La existencia del Estado es residual en el País Vasco y comienza a serlo en Cataluña

El presidente del Gobierno, Pedro Sánchez, conversa con el ministro de Transportes, Óscar Puente, en presencia de la vicepresidenta primera, María Jesús Montero, durante un pleno del Congreso.

El presidente del Gobierno, Pedro Sánchez, conversa con el ministro de Transportes, Óscar Puente, en presencia de la vicepresidenta primera, María Jesús Montero, durante un pleno del Congreso. / José Luis Roca

A Carlos I le dijo un fraile pelota que reinaba en un imperio donde no se ponía el sol. Tal vez conjuró una maldición, porque no tardó mucho en empezar el crepúsculo. Y desde hace dos siglos o así, todo ha sido un largo atardecer melancólico.
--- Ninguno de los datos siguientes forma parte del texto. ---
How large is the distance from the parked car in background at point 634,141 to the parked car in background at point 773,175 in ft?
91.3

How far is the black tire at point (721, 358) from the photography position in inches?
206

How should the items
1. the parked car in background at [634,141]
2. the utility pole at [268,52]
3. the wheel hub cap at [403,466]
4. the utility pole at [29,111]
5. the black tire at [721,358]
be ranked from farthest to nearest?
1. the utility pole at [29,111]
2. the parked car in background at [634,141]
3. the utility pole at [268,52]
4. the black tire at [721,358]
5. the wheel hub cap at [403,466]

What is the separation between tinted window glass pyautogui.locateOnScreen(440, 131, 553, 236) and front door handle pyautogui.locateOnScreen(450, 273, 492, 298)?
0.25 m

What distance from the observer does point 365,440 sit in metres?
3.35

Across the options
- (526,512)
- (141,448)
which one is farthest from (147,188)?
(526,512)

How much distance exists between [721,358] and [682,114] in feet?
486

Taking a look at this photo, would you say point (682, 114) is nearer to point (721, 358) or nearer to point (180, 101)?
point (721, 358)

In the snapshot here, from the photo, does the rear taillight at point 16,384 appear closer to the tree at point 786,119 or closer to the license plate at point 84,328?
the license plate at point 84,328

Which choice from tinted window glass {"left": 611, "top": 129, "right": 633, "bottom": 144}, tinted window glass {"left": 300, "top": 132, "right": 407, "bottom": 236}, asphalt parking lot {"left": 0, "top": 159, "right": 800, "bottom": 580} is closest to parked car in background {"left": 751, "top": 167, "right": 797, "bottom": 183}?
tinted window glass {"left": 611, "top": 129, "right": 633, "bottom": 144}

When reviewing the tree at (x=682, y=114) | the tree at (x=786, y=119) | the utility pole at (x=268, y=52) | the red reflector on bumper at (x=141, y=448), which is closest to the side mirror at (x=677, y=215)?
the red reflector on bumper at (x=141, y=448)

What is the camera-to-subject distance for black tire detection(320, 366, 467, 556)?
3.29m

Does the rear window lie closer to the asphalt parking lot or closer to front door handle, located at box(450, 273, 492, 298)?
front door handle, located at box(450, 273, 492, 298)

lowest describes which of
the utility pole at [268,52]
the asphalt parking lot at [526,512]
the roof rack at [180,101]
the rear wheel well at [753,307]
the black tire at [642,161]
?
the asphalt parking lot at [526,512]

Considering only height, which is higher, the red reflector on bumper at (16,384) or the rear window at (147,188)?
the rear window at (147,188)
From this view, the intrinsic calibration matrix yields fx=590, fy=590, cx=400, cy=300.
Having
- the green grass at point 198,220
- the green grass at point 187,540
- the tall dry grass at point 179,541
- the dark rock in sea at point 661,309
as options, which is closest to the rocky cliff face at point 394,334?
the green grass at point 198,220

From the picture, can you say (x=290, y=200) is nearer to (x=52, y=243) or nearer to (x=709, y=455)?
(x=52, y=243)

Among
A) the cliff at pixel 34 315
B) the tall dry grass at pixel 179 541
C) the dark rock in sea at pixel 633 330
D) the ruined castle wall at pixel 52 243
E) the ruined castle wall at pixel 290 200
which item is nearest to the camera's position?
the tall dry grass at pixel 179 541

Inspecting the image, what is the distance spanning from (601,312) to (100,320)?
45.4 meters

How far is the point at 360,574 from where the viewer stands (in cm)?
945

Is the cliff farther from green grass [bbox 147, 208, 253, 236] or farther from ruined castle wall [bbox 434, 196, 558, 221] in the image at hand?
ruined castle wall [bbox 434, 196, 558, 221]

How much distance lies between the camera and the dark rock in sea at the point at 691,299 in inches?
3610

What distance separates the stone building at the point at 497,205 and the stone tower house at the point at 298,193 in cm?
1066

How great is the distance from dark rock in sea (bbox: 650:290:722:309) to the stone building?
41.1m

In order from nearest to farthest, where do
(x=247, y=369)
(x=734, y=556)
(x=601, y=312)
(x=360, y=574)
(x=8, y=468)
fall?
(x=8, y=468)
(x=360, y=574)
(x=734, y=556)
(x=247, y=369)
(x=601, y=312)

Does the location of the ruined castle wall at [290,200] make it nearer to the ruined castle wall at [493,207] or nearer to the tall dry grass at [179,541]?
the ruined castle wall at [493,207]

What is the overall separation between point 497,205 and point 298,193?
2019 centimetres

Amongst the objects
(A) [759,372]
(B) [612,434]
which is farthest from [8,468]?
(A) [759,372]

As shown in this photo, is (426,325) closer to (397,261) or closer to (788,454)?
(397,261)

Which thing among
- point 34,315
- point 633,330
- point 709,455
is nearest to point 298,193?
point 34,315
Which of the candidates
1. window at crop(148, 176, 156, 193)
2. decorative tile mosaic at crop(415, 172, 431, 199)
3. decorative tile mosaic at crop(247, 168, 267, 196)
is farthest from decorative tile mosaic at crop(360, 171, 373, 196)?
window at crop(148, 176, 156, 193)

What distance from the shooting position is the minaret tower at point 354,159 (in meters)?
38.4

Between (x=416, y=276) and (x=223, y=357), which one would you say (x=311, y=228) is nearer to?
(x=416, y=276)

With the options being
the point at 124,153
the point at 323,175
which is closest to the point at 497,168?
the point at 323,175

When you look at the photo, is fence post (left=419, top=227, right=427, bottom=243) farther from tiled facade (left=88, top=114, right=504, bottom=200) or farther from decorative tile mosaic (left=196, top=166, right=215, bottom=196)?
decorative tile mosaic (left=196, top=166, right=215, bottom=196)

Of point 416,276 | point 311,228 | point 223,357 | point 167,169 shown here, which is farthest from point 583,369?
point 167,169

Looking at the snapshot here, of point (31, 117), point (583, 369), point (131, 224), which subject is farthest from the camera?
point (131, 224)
El pesimismo endémico de los españoles, motor intelectual para toda una generación de escritores y pensadores, fue la nostalgia de la pérdida del imperio y de las glorias pasadas. Cosas que hoy solo se ven en los museos y se leen en la historia. Glorias que no son tan gloriosas a los ojos de los descendientes. «Gobierno de alpargata y de capote, timba, charada, a fin de mes el sueldo, y apedrear al loco Don Quijote» decía Unamuno de este país. «España de charanga y pandereta, cerrado y sacristía» escribió Machado. Y remataba Gil de Biedma con las palabras tal vez más dolorosas y certeras: «De todas las historias de la Historia la más triste sin duda es la de España, porque termina mal. Como si el hombre, harto ya de luchar con sus demonios, decidiese encargarles el gobierno y la administración de su pobreza».
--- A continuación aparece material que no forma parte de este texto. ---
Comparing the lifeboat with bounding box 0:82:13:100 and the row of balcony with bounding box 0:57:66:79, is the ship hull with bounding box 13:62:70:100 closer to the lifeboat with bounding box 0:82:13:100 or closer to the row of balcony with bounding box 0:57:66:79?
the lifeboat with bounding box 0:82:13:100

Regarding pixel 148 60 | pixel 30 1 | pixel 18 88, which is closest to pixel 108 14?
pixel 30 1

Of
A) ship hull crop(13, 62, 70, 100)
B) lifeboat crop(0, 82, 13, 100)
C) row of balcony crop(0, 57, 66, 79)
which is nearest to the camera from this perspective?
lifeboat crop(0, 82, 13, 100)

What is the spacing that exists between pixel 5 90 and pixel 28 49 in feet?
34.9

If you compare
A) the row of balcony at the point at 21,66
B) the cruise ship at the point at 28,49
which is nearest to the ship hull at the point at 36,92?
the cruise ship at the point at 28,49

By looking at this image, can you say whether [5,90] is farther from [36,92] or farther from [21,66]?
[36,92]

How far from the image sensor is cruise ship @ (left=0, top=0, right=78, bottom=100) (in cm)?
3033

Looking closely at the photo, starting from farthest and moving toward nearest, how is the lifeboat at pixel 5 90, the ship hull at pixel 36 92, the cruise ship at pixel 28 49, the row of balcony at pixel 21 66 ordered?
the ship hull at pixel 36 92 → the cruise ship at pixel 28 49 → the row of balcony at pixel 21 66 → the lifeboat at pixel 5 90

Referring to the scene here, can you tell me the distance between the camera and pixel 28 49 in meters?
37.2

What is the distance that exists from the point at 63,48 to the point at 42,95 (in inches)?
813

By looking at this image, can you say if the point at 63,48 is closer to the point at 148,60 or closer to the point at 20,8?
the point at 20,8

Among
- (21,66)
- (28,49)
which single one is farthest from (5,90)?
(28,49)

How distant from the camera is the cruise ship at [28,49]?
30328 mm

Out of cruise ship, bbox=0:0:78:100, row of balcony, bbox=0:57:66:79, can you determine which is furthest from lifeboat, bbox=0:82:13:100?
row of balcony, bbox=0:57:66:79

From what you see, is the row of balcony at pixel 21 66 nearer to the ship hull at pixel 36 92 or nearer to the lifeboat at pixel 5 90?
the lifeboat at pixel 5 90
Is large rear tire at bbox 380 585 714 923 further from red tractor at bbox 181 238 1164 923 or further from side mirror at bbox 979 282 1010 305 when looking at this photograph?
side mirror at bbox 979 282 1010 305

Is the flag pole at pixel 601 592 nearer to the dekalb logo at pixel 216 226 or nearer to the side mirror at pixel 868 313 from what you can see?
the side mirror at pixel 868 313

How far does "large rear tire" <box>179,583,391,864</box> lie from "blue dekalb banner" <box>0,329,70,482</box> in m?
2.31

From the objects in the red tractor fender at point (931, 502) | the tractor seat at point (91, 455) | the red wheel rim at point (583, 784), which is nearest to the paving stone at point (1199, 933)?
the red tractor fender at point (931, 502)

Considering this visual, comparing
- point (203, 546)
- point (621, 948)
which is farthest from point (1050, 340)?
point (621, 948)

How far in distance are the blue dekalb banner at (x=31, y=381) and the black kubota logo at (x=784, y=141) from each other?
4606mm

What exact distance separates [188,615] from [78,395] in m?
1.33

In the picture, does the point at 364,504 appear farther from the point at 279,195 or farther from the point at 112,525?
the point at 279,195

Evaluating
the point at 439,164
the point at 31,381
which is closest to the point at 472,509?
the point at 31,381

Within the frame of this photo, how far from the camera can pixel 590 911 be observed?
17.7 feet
La democracia recuperada en los años setenta del siglo pasado fue el amanecer que siguió al crepúsculo de una república calórica y una dictadura de cuarenta años. Casi medio siglo cara al sol. Un sol que tampoco se puso hasta que el dictador murió en una cama de sábanas amarillentas y ensangrentadas. Durante las últimas décadas del pasado siglo y las primeras de éste, se habló del «milagro Español» con asombro. Porque acostumbrados a que todo aquí acabara mal, al triunfo del separatismo, el insulto, el desorden y los rencores, lo ocurrido en nuestra democracia parecía milagroso. Una sociedad en libertad, en respeto, cuidadosa con sus instituciones y respetuosa con el orden y la convivencia. Un país que se modernizó, acabó con sus sectores productivos obsoletos y se lanzó al desarrollo económico y la prosperidad. Los genuinos representantes del pasado más negro, los asesinos de ETA y los militares golpistas, se convirtieron en un grano purulento que acabó reventando y secándose, después de hacer todo el daño que pudieron. Un sangriento daño inútil.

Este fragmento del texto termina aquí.